[[ Text under study open ]]
It’s fitting that Dr. Sarah Cramsey delivered her lecture to RELG 311 via Zoom. As she explained the nuanced lived realities of caretakers during and after the Holocaust, each box on the screen provided a glimpse into domestic life, with sounds of Thanksgiving preparations and glimpses of family members wandering through backgrounds. In recent years, scholars have viewed the Shoah more and more through the lens of family. Dr. Cramsey, however, is specifically concerned with caretakers. Her research highlights the mothers, fathers, doctors, friends, and strangers who worked together to nurture young children during a period of upheaval and uncertainty. She narrows in on Polish Jewry in the Soviet Union, a group that experienced a significant wartime and post-war baby boom. Studying these expanding young families allows us to see the experiences of these refugees with the same subtlety that we view our own lives. Dr. Cramsey explores questions about pregnancy, diapers, and circumcision that appear mundane but infuse history with humanity. 

There is little archival evidence of the invisible world of caretaking. Instead, refugees pass stories down from generation to generation. This is why testimonies are so invaluable to Dr. Cramsey’s research. To prepare for her lecture, students watched the testimony of Rachel Koplwitz, a Holocaust survivor born in Poland in 1915. When Koplowitz became pregnant with her first son in 1943, she thought she had a stomach tumor inside her, not a child. Koplowitz goes on to detail the trials of giving birth, breastfeeding, and caring for a baby while searching for a home. This testimony is just one example of the challenges of parenting in the 1940s in central eastern Europe. Dr. Cramsey’s work urges us to analyze the Holocaust in the context of these complex caretaking networks. 

Dr. Cramsey graduated from William & Mary with a BA in History and Religious Studies in 2004. Currently, she is an assistant professor at Leiden University in the Netherlands. Her book Uprooting the Diaspora: Jewish Belonging and the Ethnic Revolution in Poland and Czechoslovakia, 1936-1946 is coming soon from Indiana University Press.
[[ Text under study closed ]]
Problem requirements: List every kind of caretaker that the text on Dr. Cramsey's lecture names as nurturing young children during the Holocaust period.
[[ Records provided open ]]
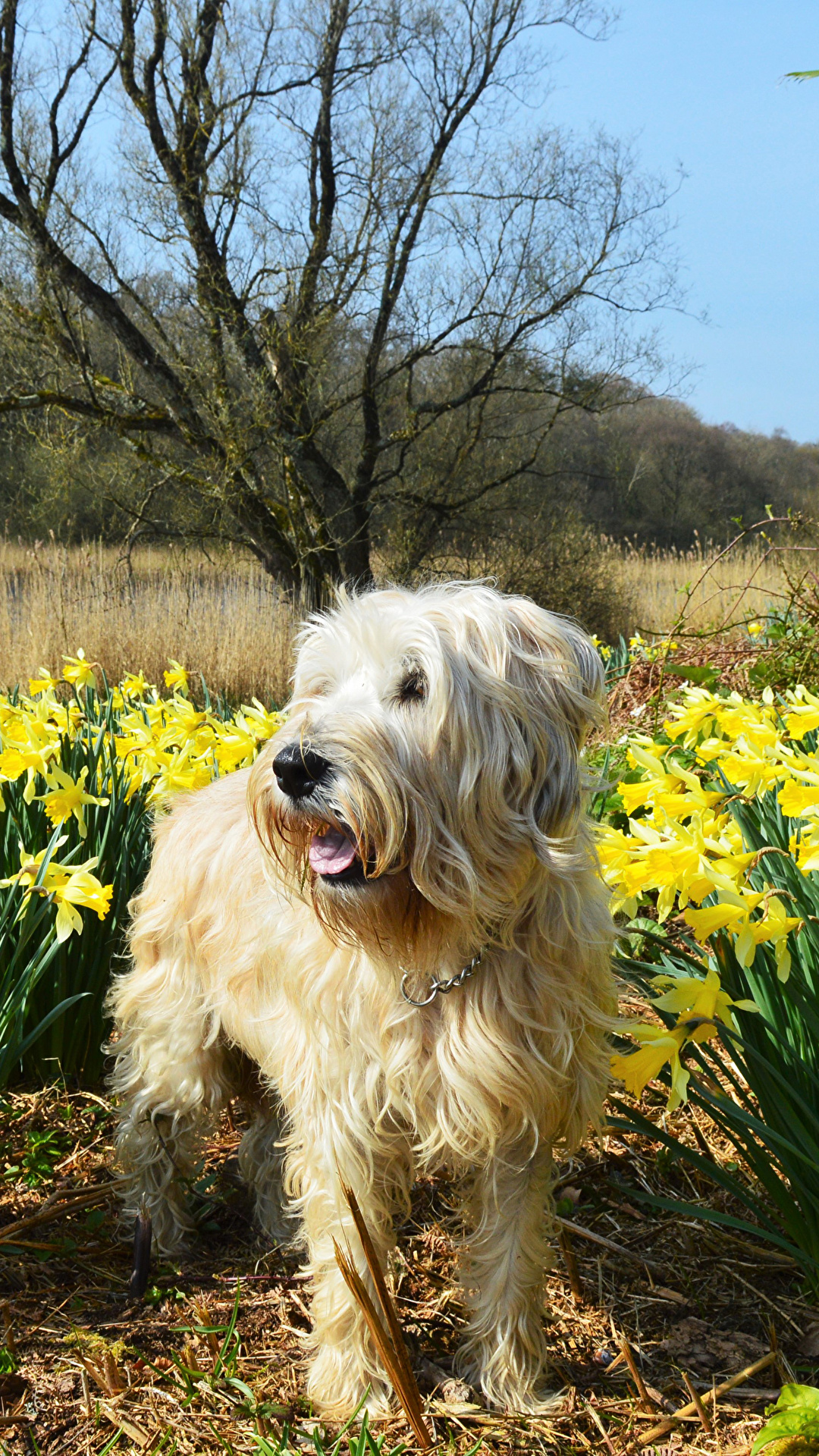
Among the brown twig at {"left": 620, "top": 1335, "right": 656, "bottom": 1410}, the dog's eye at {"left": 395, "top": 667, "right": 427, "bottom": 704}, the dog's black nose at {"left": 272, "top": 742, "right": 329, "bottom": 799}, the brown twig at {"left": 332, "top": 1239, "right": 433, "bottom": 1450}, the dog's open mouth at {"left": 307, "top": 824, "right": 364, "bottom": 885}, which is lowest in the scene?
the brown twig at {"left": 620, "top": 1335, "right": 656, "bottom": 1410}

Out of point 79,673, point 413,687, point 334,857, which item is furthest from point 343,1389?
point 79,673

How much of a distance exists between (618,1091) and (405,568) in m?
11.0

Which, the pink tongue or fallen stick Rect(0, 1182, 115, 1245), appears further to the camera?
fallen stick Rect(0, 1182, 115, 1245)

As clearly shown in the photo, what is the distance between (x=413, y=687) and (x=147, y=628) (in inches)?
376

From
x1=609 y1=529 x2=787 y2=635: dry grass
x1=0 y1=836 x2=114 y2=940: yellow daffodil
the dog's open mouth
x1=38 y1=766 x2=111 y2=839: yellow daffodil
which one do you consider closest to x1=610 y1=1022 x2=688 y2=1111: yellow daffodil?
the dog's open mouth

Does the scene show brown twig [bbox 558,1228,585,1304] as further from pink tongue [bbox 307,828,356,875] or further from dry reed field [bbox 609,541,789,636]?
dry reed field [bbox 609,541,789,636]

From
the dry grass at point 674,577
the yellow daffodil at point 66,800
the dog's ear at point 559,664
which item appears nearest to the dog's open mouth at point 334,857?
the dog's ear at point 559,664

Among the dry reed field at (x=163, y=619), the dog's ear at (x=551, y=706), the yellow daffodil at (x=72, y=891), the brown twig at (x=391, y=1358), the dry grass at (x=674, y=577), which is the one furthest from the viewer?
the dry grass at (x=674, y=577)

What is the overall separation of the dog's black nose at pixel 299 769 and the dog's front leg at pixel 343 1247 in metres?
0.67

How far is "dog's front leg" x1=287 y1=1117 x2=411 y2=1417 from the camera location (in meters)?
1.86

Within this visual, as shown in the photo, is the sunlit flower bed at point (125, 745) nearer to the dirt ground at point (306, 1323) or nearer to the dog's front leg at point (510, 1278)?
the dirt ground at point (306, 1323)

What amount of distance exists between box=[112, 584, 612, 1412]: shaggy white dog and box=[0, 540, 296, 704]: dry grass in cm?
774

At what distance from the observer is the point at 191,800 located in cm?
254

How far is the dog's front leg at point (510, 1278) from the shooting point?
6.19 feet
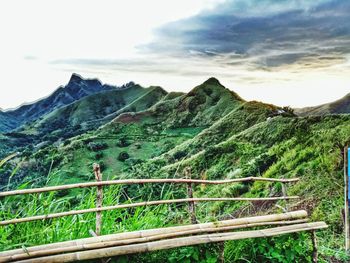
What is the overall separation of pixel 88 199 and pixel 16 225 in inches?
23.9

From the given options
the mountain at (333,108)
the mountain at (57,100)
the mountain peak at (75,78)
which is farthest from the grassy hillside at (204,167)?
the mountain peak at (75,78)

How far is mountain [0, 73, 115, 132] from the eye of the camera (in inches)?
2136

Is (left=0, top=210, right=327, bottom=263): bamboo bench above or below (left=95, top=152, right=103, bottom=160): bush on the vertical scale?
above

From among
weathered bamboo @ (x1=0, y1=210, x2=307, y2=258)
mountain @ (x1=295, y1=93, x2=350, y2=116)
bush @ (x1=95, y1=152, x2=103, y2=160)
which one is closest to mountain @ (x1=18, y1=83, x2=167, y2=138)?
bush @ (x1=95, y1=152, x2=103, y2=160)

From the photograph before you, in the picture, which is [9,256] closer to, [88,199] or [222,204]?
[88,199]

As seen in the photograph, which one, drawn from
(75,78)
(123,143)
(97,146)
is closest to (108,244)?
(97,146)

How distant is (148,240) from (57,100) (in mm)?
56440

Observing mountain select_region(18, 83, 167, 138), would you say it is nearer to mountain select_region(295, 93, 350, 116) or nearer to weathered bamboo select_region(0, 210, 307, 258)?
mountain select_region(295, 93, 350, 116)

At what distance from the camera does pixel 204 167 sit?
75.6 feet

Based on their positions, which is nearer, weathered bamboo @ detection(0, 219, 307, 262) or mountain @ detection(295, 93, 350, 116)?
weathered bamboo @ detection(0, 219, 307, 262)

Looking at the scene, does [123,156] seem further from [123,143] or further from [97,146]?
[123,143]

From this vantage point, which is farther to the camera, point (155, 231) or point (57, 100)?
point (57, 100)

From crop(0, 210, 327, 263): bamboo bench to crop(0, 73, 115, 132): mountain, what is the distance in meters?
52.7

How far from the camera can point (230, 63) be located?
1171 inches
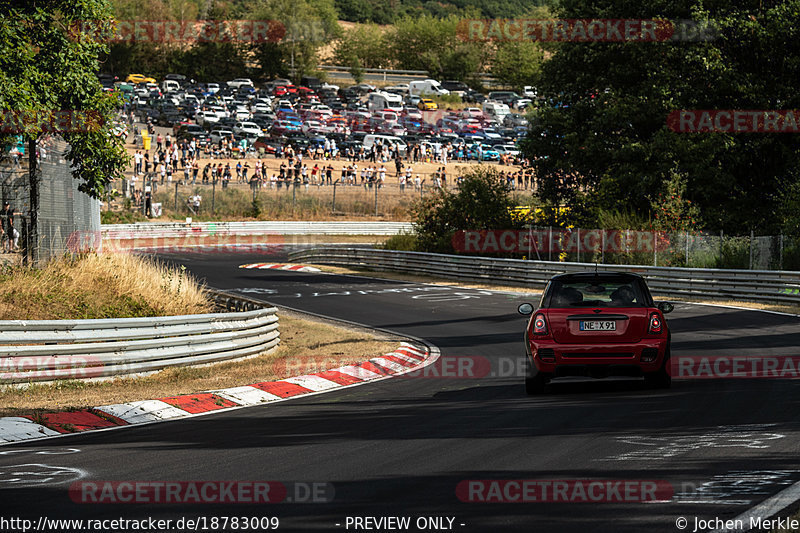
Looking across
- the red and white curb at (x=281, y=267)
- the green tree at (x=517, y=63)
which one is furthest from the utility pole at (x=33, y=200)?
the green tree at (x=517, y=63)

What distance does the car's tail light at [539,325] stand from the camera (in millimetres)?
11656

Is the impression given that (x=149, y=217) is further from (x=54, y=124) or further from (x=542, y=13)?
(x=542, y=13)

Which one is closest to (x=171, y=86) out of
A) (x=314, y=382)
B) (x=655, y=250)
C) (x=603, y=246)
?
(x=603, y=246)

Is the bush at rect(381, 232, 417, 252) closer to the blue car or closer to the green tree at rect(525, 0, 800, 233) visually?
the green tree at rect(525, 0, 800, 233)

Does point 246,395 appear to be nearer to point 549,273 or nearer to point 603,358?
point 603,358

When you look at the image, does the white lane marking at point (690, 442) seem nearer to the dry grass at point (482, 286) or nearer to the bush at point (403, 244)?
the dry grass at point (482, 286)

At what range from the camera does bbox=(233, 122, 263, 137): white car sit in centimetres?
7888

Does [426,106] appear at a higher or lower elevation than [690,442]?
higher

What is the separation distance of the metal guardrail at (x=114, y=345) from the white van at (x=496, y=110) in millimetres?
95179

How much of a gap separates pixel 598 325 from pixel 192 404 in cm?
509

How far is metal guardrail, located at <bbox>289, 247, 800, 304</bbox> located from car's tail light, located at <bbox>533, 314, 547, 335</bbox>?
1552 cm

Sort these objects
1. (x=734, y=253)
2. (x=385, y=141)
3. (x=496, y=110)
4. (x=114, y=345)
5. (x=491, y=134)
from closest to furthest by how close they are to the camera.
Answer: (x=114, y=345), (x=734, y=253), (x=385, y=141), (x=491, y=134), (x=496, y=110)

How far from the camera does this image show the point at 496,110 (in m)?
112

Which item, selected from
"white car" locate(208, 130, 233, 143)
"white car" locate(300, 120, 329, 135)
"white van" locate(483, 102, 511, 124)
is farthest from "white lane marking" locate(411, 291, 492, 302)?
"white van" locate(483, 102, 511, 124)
[[ Records provided closed ]]
[[ Records provided open ]]
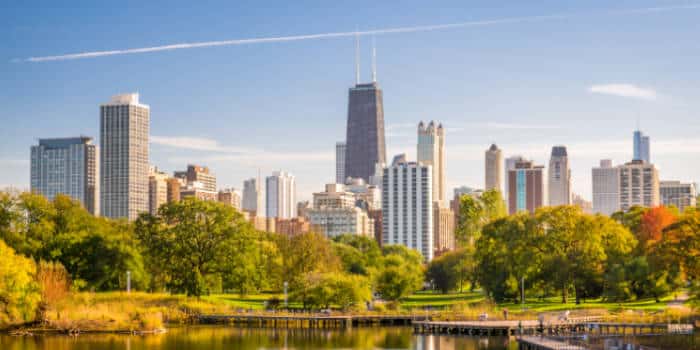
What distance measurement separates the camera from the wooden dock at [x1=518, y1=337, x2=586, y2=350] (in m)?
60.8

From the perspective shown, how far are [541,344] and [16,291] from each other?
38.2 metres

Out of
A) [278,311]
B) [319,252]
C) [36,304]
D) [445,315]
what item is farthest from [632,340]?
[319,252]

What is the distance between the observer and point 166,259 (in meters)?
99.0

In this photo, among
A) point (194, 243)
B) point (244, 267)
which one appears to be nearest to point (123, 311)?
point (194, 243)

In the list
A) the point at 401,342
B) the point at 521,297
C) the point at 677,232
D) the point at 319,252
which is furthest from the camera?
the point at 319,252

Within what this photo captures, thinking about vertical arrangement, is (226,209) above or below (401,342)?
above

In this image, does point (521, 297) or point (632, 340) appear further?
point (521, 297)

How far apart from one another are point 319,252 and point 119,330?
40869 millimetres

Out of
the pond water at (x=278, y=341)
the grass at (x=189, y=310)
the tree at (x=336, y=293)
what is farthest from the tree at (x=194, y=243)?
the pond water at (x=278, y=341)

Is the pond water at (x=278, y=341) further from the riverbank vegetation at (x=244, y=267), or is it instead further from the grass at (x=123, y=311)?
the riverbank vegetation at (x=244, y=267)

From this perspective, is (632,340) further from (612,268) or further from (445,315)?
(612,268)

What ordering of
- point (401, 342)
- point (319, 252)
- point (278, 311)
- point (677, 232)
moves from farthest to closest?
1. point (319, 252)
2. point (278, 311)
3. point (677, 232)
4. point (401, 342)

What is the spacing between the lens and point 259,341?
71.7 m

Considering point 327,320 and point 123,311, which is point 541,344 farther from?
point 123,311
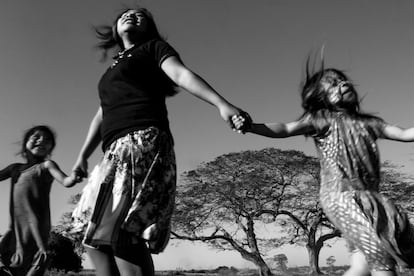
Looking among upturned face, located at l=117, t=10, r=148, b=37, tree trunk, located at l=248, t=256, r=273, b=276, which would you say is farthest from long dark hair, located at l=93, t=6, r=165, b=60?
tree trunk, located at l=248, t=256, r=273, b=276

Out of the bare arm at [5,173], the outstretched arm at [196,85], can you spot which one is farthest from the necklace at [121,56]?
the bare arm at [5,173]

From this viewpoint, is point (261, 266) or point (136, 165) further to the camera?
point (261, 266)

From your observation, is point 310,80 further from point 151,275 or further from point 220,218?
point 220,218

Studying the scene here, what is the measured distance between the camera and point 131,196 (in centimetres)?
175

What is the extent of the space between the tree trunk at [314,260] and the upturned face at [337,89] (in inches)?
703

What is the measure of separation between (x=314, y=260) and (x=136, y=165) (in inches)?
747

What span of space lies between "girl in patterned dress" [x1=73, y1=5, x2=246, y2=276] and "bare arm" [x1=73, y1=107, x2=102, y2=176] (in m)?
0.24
[[ Records provided closed ]]
Written response: Mothers, fathers, doctors, friends, and strangers.